The first is older people, those over 40, especially those who are overweight, should be careful about getting diabetes. The survey found that more than half of people over the age of 50 are diabetic or in a pre-diabetic state.
Secondly, people with a family history of diabetes. If parents, children, siblings, aunts, aunts, uncles and Cousins have diabetes, especially more than one diabetic patient, this kind of people are at high risk and need regular physical examination.
There are also women who have given birth to giant babies (in this case, babies weighing more than 4kg at birth) and who have had gestational diabetes. If there is no timely intervention postpartum, more than one third will progress to diabetes.

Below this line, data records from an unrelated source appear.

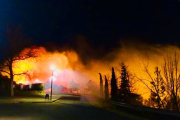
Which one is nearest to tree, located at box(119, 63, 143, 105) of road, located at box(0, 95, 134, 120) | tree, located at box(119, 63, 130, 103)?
tree, located at box(119, 63, 130, 103)

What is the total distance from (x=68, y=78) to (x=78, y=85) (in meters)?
4.33

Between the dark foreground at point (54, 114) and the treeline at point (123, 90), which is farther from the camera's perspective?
the treeline at point (123, 90)

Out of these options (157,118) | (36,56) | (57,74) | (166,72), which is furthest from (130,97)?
(57,74)

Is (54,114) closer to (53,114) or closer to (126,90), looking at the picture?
(53,114)

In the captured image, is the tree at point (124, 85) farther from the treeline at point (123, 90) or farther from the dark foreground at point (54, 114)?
the dark foreground at point (54, 114)

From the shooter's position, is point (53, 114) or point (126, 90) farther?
point (126, 90)

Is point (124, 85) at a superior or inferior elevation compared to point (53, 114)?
superior

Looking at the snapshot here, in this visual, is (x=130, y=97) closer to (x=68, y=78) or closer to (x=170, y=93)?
(x=170, y=93)

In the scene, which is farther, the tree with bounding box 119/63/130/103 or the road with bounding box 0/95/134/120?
the tree with bounding box 119/63/130/103

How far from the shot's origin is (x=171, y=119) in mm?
12078

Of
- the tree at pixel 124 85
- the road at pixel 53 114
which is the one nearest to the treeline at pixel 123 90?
the tree at pixel 124 85

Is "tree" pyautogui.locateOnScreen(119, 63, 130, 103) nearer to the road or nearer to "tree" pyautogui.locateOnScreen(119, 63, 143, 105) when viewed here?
"tree" pyautogui.locateOnScreen(119, 63, 143, 105)

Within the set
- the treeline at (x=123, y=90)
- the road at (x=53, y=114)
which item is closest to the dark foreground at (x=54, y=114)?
the road at (x=53, y=114)

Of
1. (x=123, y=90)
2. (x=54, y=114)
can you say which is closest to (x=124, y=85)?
(x=123, y=90)
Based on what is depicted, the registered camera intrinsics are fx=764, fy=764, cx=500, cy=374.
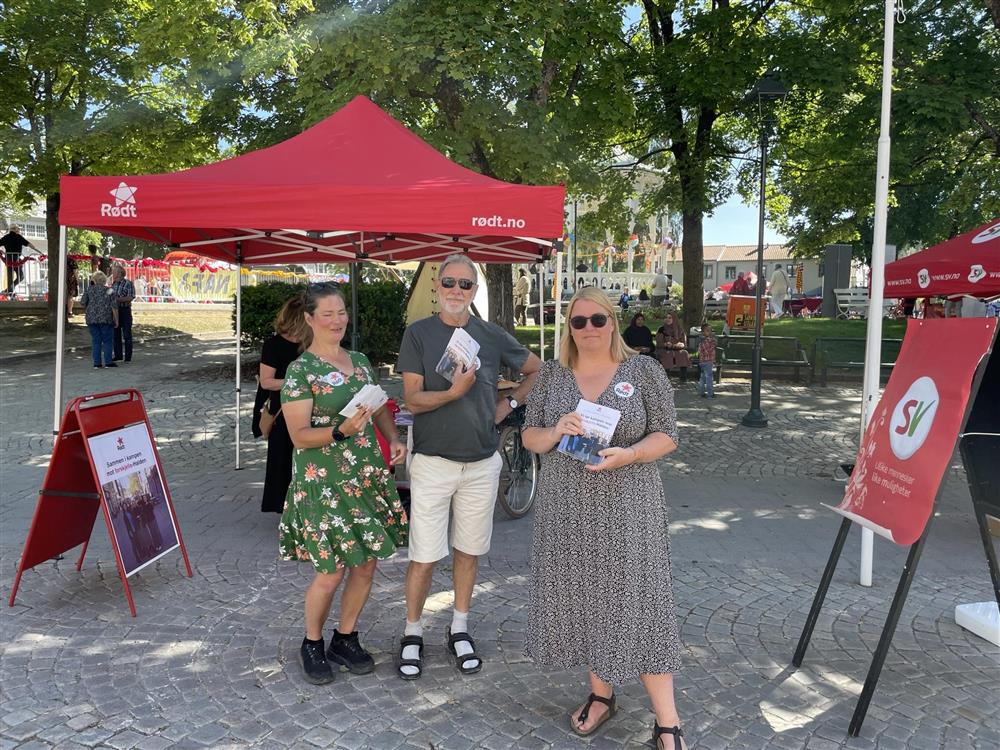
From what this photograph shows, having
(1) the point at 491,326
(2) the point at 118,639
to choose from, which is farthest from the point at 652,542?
(2) the point at 118,639

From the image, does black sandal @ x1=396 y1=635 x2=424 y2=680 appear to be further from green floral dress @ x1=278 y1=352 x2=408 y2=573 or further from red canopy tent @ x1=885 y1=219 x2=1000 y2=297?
red canopy tent @ x1=885 y1=219 x2=1000 y2=297

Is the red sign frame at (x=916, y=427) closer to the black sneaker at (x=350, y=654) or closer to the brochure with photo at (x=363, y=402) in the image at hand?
the brochure with photo at (x=363, y=402)

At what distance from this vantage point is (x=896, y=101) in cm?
1096

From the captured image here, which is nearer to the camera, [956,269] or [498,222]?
[498,222]

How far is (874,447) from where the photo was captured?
354cm

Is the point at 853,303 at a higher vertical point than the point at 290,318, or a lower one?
higher

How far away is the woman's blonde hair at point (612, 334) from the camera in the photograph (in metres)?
2.90

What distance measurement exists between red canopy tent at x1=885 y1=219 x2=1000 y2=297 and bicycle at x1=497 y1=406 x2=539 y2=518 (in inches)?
147

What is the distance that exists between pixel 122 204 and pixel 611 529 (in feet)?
11.8

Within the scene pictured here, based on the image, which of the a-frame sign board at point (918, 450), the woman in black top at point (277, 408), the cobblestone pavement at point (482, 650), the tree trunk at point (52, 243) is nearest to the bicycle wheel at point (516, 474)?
the cobblestone pavement at point (482, 650)

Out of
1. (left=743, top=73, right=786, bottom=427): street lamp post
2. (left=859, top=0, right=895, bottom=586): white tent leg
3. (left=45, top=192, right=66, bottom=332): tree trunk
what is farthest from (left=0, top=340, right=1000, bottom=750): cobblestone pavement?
(left=45, top=192, right=66, bottom=332): tree trunk

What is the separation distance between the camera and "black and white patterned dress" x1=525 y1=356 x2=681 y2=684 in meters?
2.87

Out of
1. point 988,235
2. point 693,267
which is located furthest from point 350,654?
point 693,267

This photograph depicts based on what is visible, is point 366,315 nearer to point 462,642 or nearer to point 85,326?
point 462,642
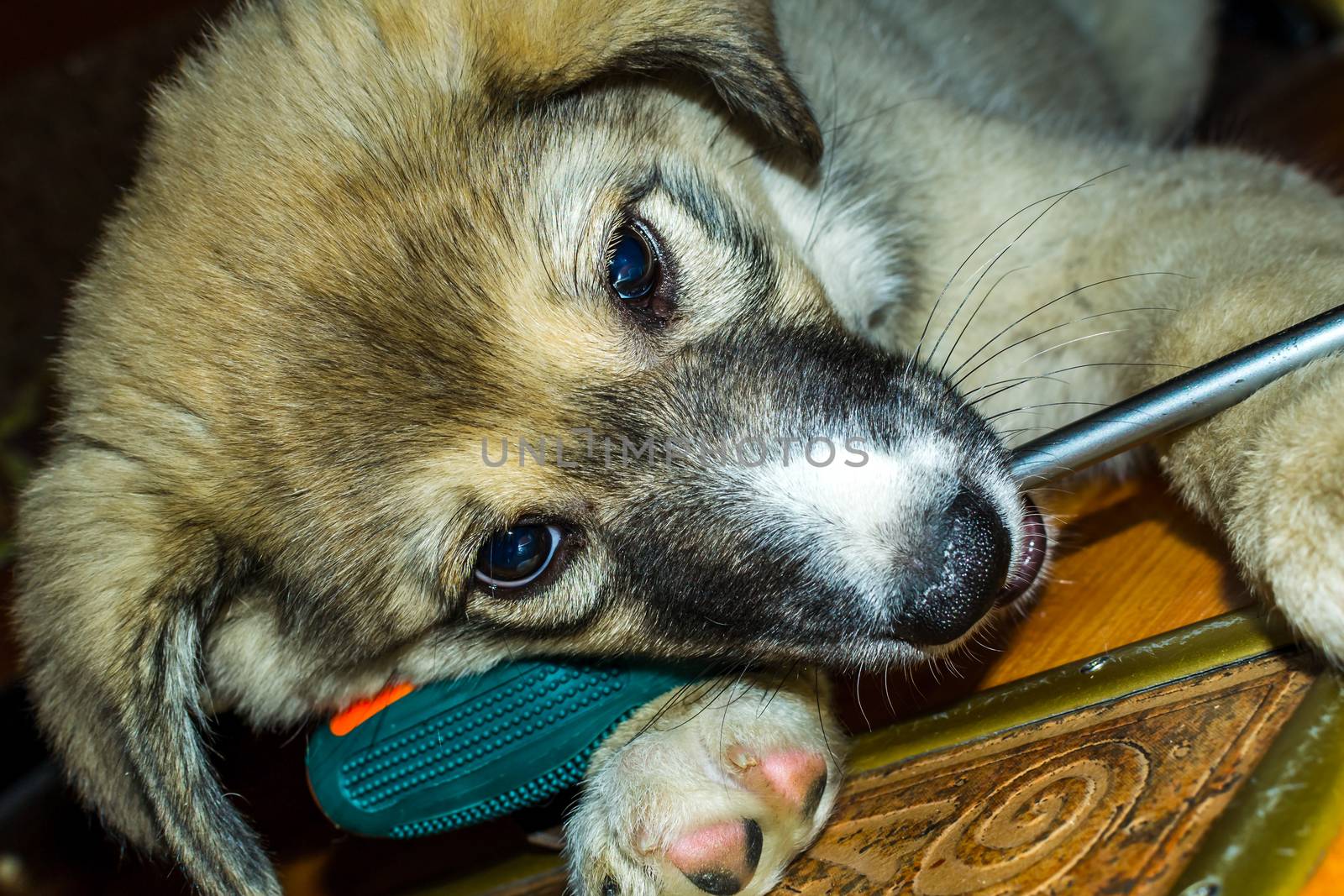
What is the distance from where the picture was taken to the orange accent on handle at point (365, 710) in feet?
6.07

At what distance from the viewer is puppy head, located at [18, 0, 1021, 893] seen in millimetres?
1584

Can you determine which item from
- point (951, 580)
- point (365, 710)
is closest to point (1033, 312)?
point (951, 580)

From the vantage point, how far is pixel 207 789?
164 centimetres

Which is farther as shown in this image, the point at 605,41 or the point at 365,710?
the point at 365,710

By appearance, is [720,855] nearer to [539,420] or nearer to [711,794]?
[711,794]

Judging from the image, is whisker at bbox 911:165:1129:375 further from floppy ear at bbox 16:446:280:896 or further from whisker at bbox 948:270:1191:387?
floppy ear at bbox 16:446:280:896

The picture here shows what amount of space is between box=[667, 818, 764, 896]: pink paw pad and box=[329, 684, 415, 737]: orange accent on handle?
0.59 m

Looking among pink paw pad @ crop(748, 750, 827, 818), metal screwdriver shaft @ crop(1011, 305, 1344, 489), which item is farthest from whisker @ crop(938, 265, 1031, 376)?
pink paw pad @ crop(748, 750, 827, 818)

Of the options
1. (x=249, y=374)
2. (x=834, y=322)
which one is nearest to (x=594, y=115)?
(x=834, y=322)

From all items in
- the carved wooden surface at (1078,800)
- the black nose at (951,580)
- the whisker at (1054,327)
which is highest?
the whisker at (1054,327)

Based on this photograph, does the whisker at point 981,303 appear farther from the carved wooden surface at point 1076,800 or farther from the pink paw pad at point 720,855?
the pink paw pad at point 720,855

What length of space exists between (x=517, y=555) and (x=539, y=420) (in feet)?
0.82

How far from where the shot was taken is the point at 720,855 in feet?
5.03

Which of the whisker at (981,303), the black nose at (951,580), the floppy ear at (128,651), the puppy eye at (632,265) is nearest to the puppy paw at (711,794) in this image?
the black nose at (951,580)
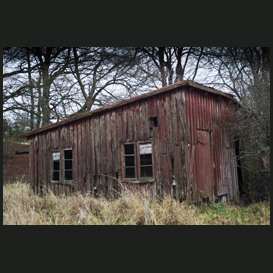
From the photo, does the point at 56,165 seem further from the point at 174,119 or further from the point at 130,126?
the point at 174,119

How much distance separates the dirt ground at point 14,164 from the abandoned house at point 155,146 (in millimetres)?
7084

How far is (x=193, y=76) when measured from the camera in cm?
1582

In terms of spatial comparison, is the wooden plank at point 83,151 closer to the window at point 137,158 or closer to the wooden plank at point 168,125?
the window at point 137,158

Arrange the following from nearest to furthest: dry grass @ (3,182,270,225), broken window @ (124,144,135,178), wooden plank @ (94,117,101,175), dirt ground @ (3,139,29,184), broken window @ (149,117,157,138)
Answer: dry grass @ (3,182,270,225)
broken window @ (149,117,157,138)
wooden plank @ (94,117,101,175)
broken window @ (124,144,135,178)
dirt ground @ (3,139,29,184)

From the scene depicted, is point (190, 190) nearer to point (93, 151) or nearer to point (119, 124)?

Then there are the people who are relatively rich. The current measures are body mass index and waist circumference. Formula: body mass index = weight (kg)/height (m) 2, more than 24 is overweight, more than 28 is obese. If overweight above the figure, the male waist more than 90cm, the female waist more than 85cm is called central obesity. They also have a much higher risk of developing diabetes.
And then finally, the metabolic syndrome, which is the current concern, is a person who has multiple metabolic abnormalities. Generally speaking, there are seven kinds of high blood glucose, high blood pressure, high blood lipid, high body weight, including overweight and obesity, high uric acid and non-alcoholic fatty liver, all of which can lead to increased blood viscosity, hyperinsulinemia -- insulin resistance, and thus more prone to atherosclerosis. If three of these seven are high, we can say that they are metabolic syndrome. Such people are at high risk of diabetes even if their blood sugar is not high.